More than 185 countries have submitted national climate plans to reduce greenhouse gas emissions and strengthen resilience. The implementation of these climate plans will provide significant impetus towards reaching the SDGs.

The goals also have strong links to our efforts to foster international peace and security. It is in countries affected by conflict where so much human need 
resides. When hostilities start, so much else comes to a halt: schooling, vaccination campaigns, economic growth, development itself. We will not reach the SDGs without renewed resolve to end today’s conflicts and violence.

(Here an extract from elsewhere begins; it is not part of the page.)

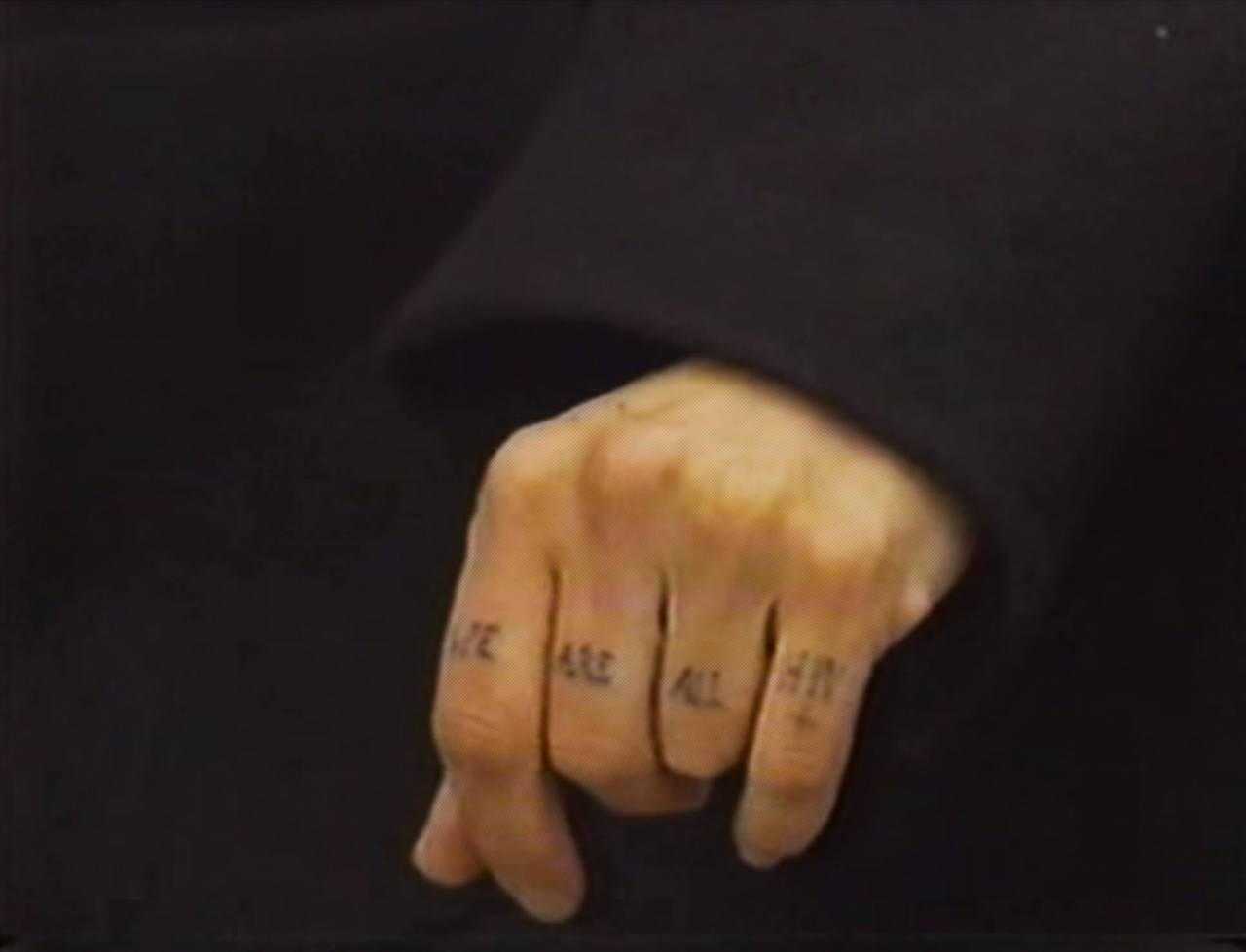 """Рука Диаманды Галас с татуировкой """"Мы все ВИЧ-положительны"""""""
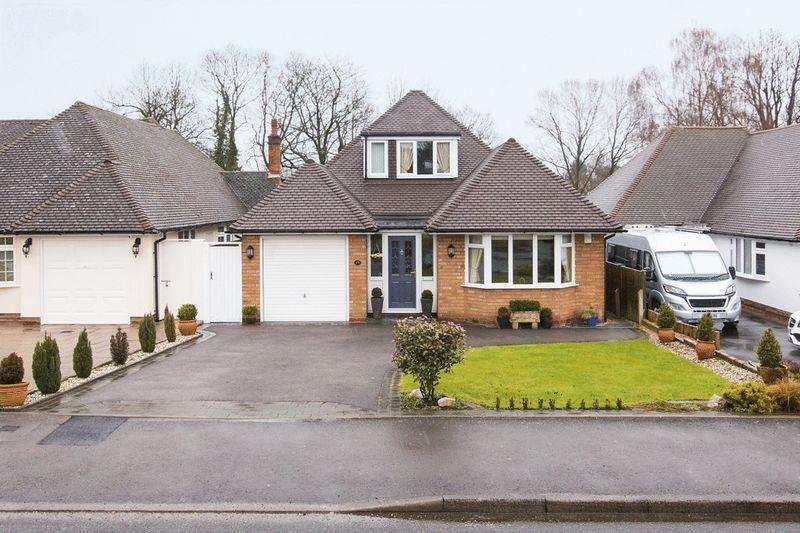 3 Bedrooms Detached Bungalow for sale in Irnham Road, Four Oaks, Sutton Coldfield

At the same time, achieving the goals will help address the frustrations and grievances that can fuel instability. The new goals therefore aim to promote
inclusive societies, access to justice, the full participation of women and accountable institutions. A sustainable world will be a safer world.

Making such dramatic improvements in the span of 15 years will be no small feat. Yet we know that global goal-setting works. The efforts to meet the Millennium Development Goals, adopted in 2000, improved the lives of hundreds of millions of people. Global poverty continues to decline; more people have access to improved sources of water; more children than ever are attending primary school; and targeted investments in fighting malaria, AIDS and tuberculosis have saved millions. But much more needs to be done, especially to reach the most marginalised and vulnerable, to safeguard ecosystems and resources, and put our societies on a more sustainable footing.

The new agenda and goals embody a commitment to leave no one behind. They are for millennials and grandparents, city dwellers and rural communities, employers and employees, developed and developing countries alike. Transforming this agenda from a promise to concrete action will take high-energy, high-level political commitment. Institutions – starting with the United Nations – must adapt and rise to the challenge.
Many people joined in the process of articulating the SDGs. Many took to the streets and kept the heat on political leaders for climate action. With the SDG framework and a climate agreement now in hand, we need to keep these coalitions together and elicit effort from everyone, everywhere. The United Nations looks forward to working with people across the world to bring the goals to life, to transform our world and to build a future of dignity for all. That’s the plan; that’s the promise. Let’s get to work!